A blank promissory note is an increasingly rare, though still used, form of securing repayment of loans and borrowings. In the era of express payday loans online, available with a minimum of formalities, loans under a promissory note still make sense, or is it better to avoid the risks associated with them?
The promissory note that had already expired a few years ago was one of the most popular forms of securing claims both among lending companies and banks (although the latter used bills of exchange mainly for high-value loans, such as mortgages).
What is a blank promissory note?
A promissory note is a type of security in which the person issuing the document (the trafficker) undertakes to repay the amount indicated to the person (remit) whose promissory note will be handed out.
A correctly issued promissory note contains the heading (title) ‘promissory note’ and the content that must appear:
- date and place of payment,
- date and place of issue of the document,
- debtor’s details,
- creditor details,
- bill of exchange amount (amount to be paid),
- exhibitor’s signature.
A blank promissory note (i.e. an incomplete promissory note) is a promissory note not supplemented with selected information.
For example, the paper may contain an empty field to enter the amount of debt (bill of exchange), date or addressee. Missing data may be entered by the holder of the bill of exchange (addressee) at the time of the premises to cash the document. If the issuer fails to comply with the terms of the contract, the resident may supplement the information necessary to use the promissory note, and then use the paper in court (and then enforcement) proceedings against the debtor.
The promissory note reduces the cost of debt enforcement.
The blank promissory note used to secure the loan or borrowing does not contain information on the amount of the bill of exchange at the time of issue. The amount of current debt (including interest) is entered by the creditor / lender when he wants to use the paper to recover the money borrowed, plus interest resulting from the contract.
The role of the bill of exchange declaration
The promissory note should be issued “in a package” with a promissory note declaration.

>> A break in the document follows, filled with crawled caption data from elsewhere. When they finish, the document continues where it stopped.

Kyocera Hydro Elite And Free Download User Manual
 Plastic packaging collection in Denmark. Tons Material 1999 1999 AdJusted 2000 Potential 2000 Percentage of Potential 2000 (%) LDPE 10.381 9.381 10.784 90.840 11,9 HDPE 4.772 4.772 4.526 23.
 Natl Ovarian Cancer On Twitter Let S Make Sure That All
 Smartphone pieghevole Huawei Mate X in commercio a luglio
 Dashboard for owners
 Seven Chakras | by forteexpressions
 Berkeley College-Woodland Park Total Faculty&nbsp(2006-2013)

This is a document in which the rules for filling in empty bills of exchange should be described in detail and precisely.
The declaration protects the interests of the debtors. If it had not been written, the creditor could enter any amount to be paid on the bill of exchange, then demanding its settlement.
Loan loans are a risk
Securing a loan with a promissory note poses a threat to the debtor. An dishonest creditor may supplement an excessive amount to be paid on the document, and then release the bill of exchange, i.e. sell it to another person or company. At the time of sale, the creditor’s rights are transferred to the new bill holder. He will have the right to demand payment of the amount visible on the document he has purchased.
A similar risk occurs when the borrower repays his debt completely and the creditor sells the promissory note to a third party. Why is that dangerous? The promissory note does not lose its validity after the expiry of the obligation it secured. Despite the repayment of the debt by the borrower to the lender, the new holder of the bill may demand payment of the amount from the bill. In this case, the law is on the side of the bill’s purchaser. His request could be dismissed only if the promissory note issuer proved that he was acting in bad faith when buying a promissory note.
Is it still worth borrowing for a promissory note?
A blank promissory note is a risk, so if you can, reach for a loan where this type of security is not required. However, it may turn out that the considered loan for a promissory note will be the only way out for you or will prove to be the most attractive financing proposal, e.g. it will be much cheaper than alternative offers. If for some reason you decide to take out a promissory note loan, remember to take precautionary measures that may protect you from financial loss.
To avoid the dangers of securing debts with a promissory note:
- issue a promissory note declaration in which you describe in detail the circumstances that allow the creditor to complete the missing data on the promissory note. The declaration should be made in two copies, signed by both parties,
- place an annotation on the bill of exchange regarding the preparation of the declaration . The note obliges the buyer of a promissory note to read the declaration, and thus learn the principles of monetizing paper. In the event of a dispute with a new promissory note owner, such preventive measures will allow you to prove the gross negligence of the promissory note buyer, which may weigh the scales on your side.